Compactness and density play huge roles in the success of a healthy urban place. In Miami, cookie cutter neighborhoods and gated communities have in fact become compact, leaving only ten feet between homes, however, the compactness does not serve the purpose it should. Family 1 on the second floor of its house could easily peer into the backyard parties of Family 2. Concentration is key, but privacy still becomes an issue. Also, compactness is useless if a small number of people live in each building. There are not enough people in a given area for there to be any social interaction.

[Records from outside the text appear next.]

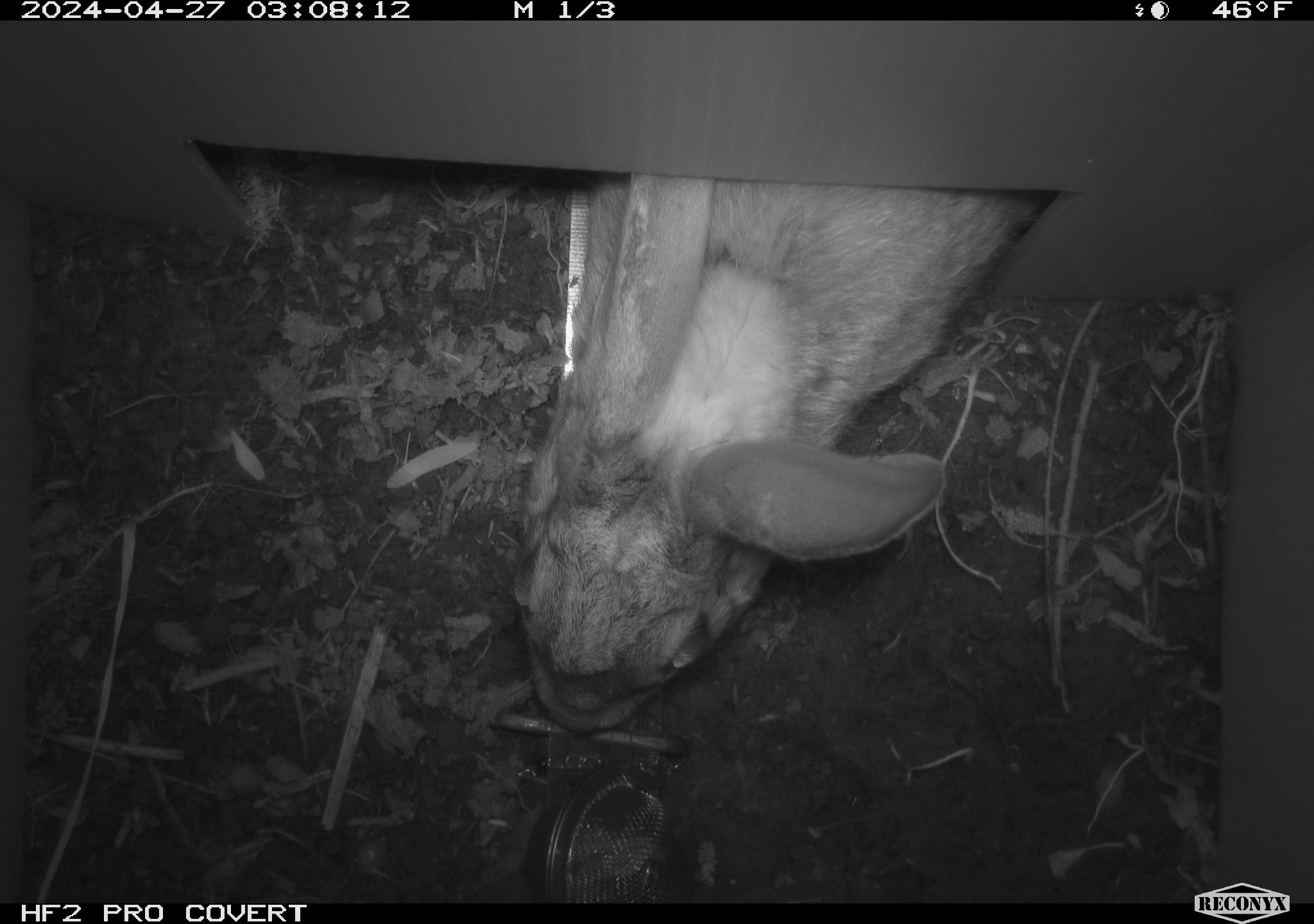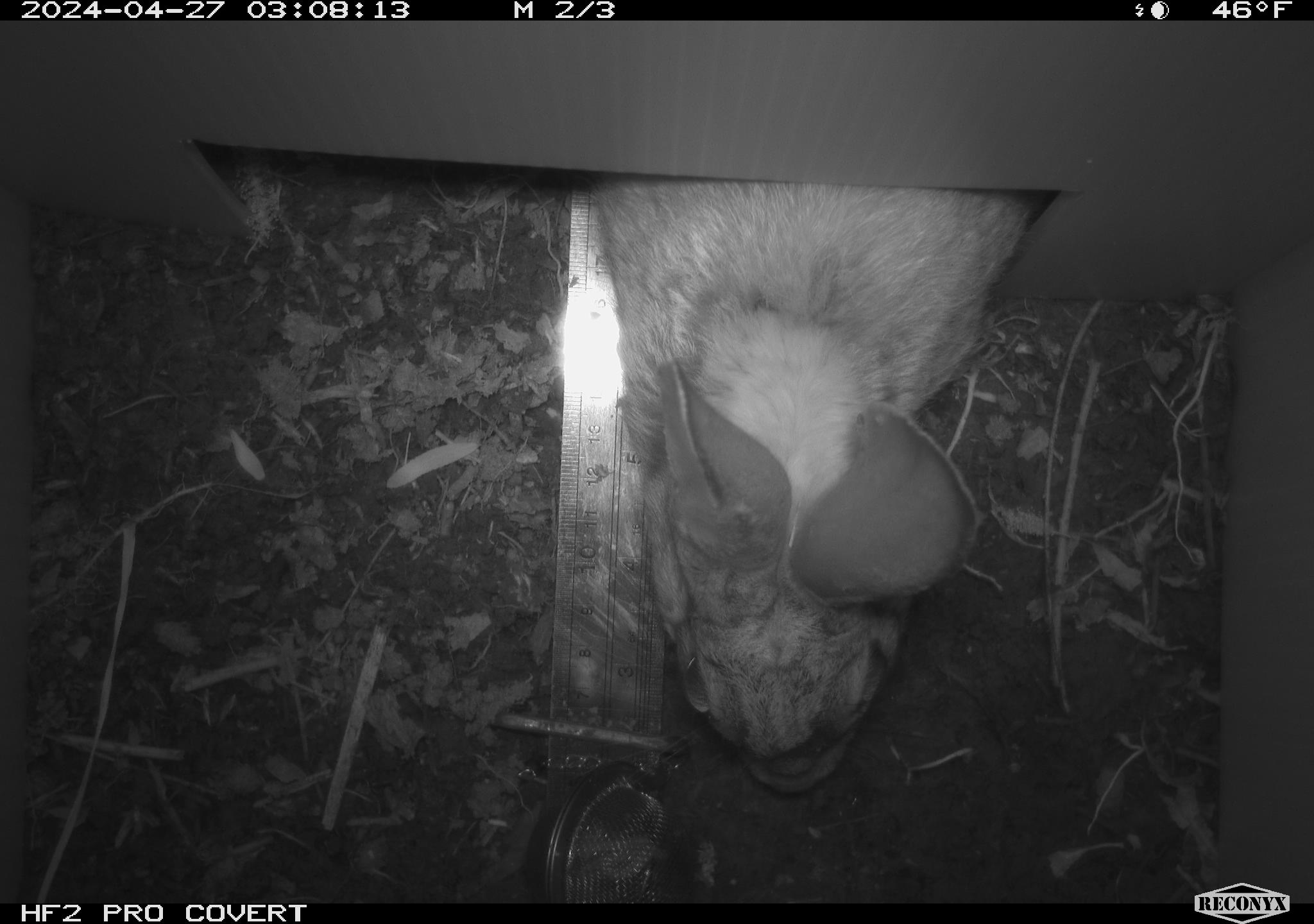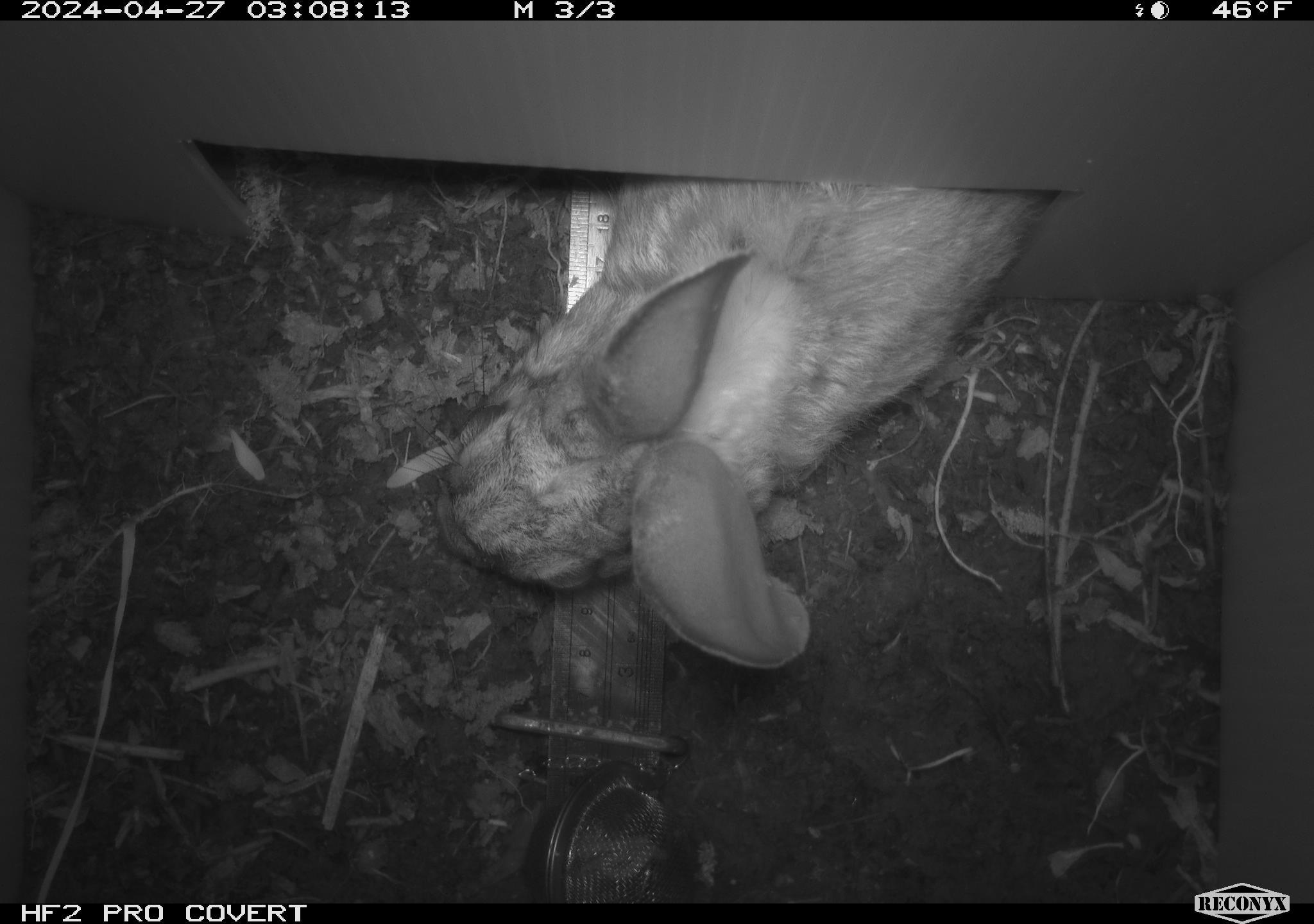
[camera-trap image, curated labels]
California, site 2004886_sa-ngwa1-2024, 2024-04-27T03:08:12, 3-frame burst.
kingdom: Animalia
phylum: Chordata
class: Mammalia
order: Lagomorpha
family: Leporidae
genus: Sylvilagus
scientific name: Sylvilagus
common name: cottontail rabbits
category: sylvilagus species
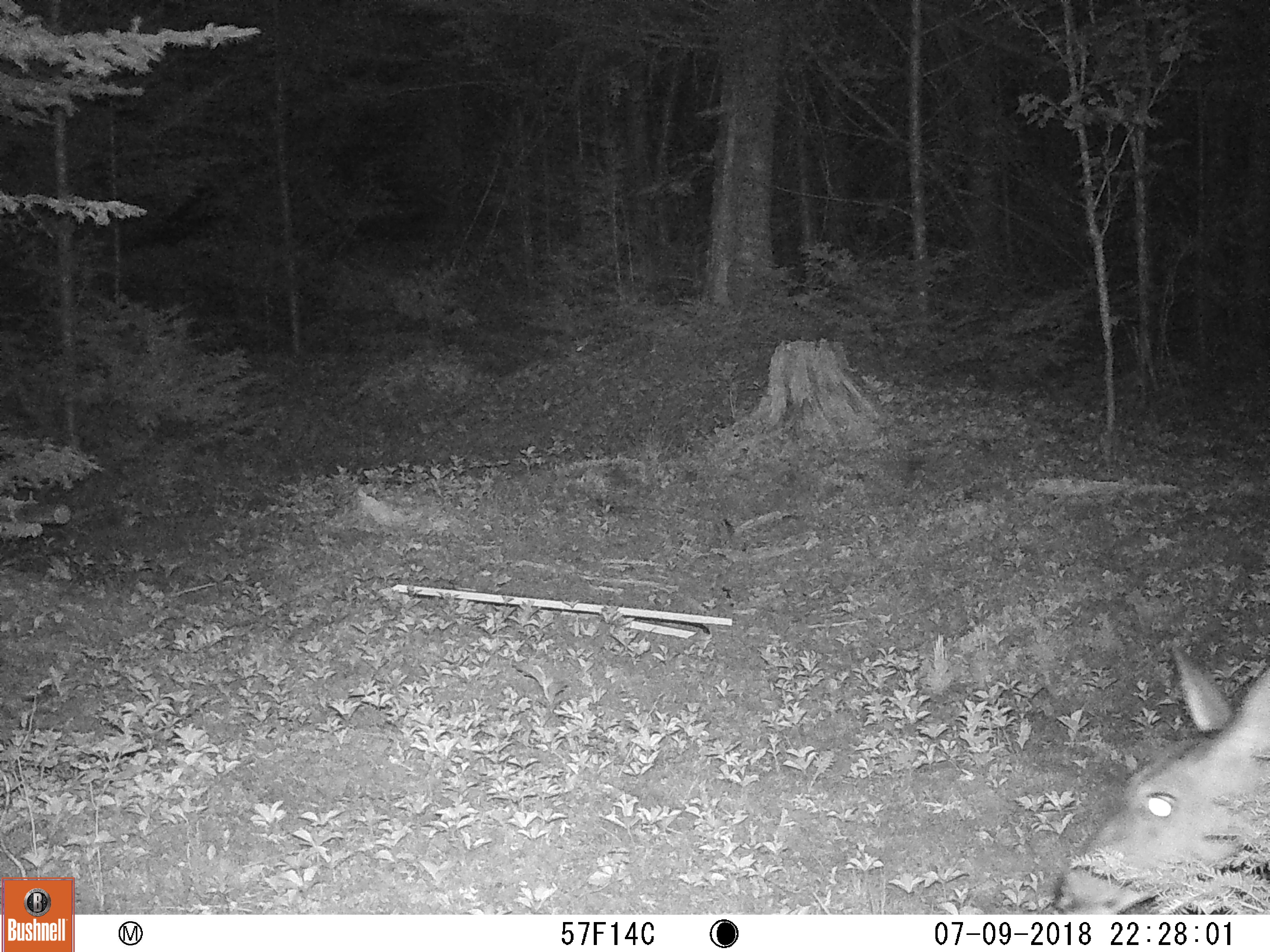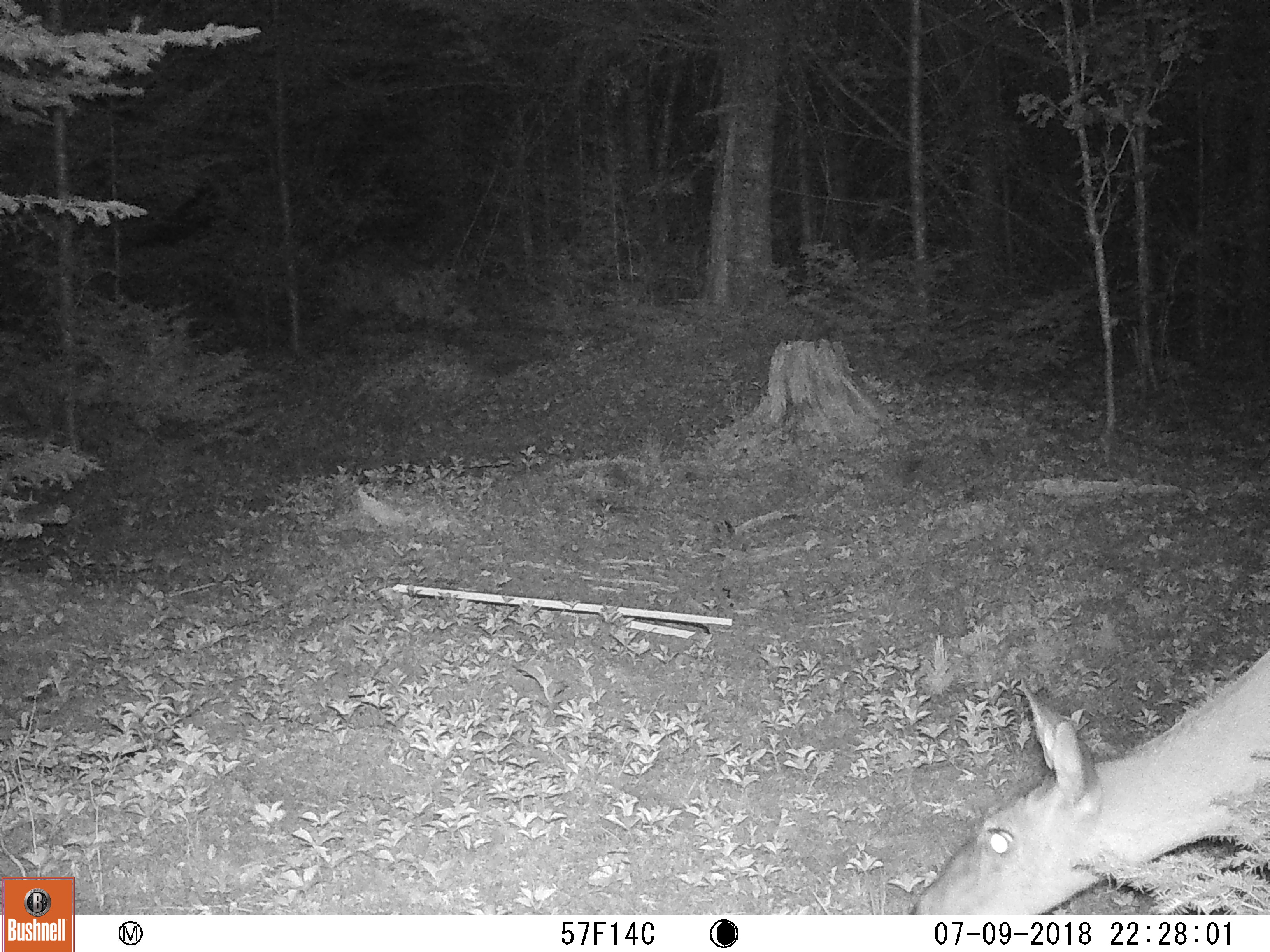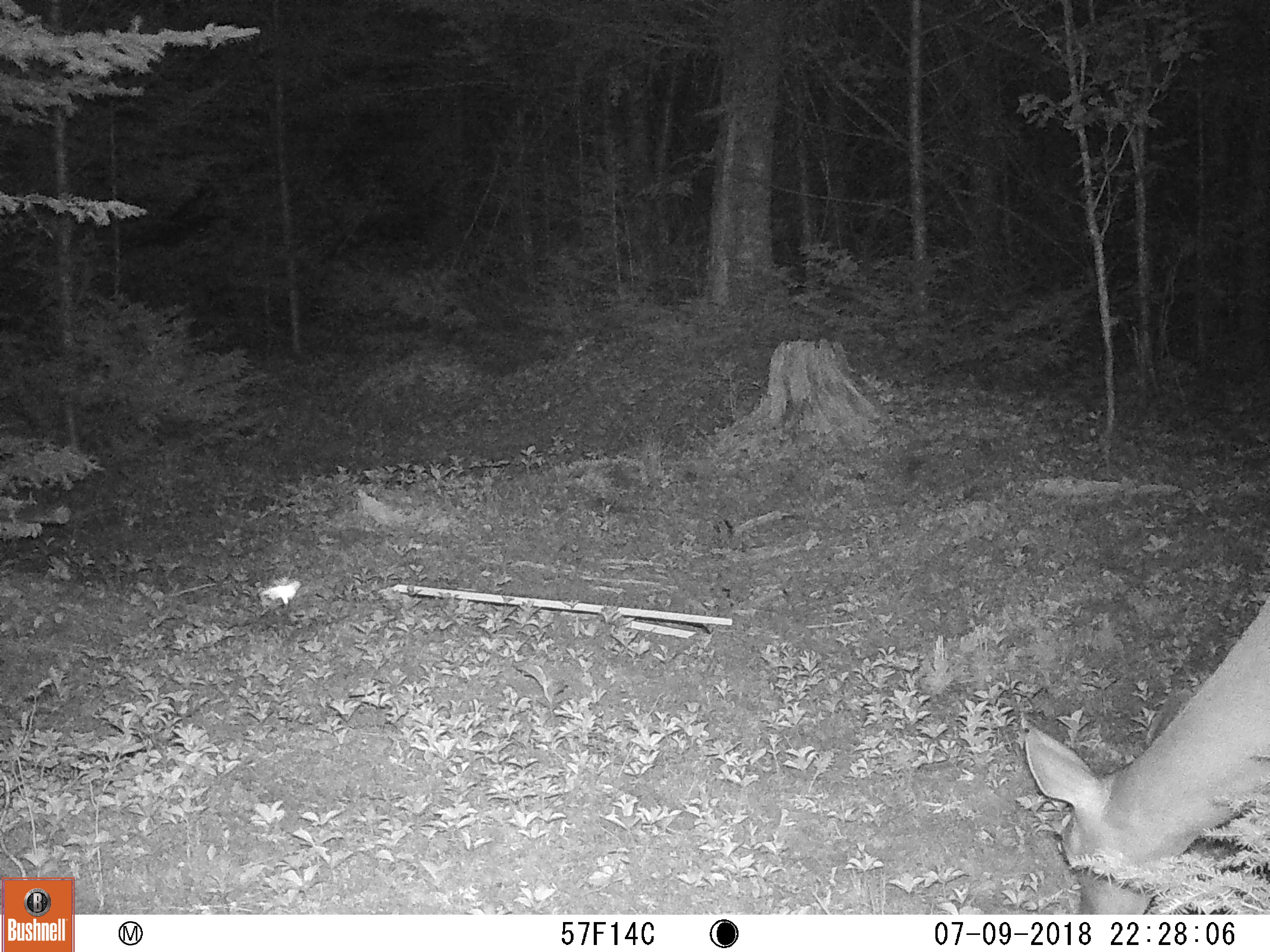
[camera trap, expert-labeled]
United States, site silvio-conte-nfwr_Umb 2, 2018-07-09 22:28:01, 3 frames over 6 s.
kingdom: Animalia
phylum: Chordata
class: Mammalia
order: Artiodactyla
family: Cervidae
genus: Odocoileus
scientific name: Odocoileus virginianus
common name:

More specifically, my “village”, Cutler Bay, is a severely automobile- dependent community due to Euclidian zoning regulations, the traditional zoning law which initially was designed to prevent overcrowding, now allows for sprawl. If you look at the above map of Cutler Bay, the majority of the area is marked in yellow because it only allows for one housing type. Compare this map to Portland’s and you will notice how much more mixed-use (colorful) it is. This not only separates socioeconomic classes through the type of housing in each area, but commuting by car is often necessary and unfortunately also complicated. Many streets are no through streets; the cookie-cutter neighborhood and the central shopping center in front of it are kept separate by zigzagging streets. The majority of the zoning also permits for single-family homes only. Parking lots engulf all businesses so that what is next door takes much longer to get to. As a result of this zoning, the few convenient streets are overused, and therefore always traffic-congested. Traffic patterns are on the whole, slow and heavy. Surprisingly no bus route passes through these streets, so people living nearby, but not next door, must take a car to get to a business and getting out of the village becomes a hassle too. Also, being a pedestrian in these parts is not recommended, as crosswalks are nearly invisible, sidewalks are only on one side without a curb and too close to the road, and in order to get to the businesses, one must cross an often bustling parking lot. Valuable corners are given away to gas stations. Many lots are empty fields of grass in between businesses. Some businesses have windowless walls facing the street or sidewalk. Because little pedestrian activity can be expected here, the area becomes deserted.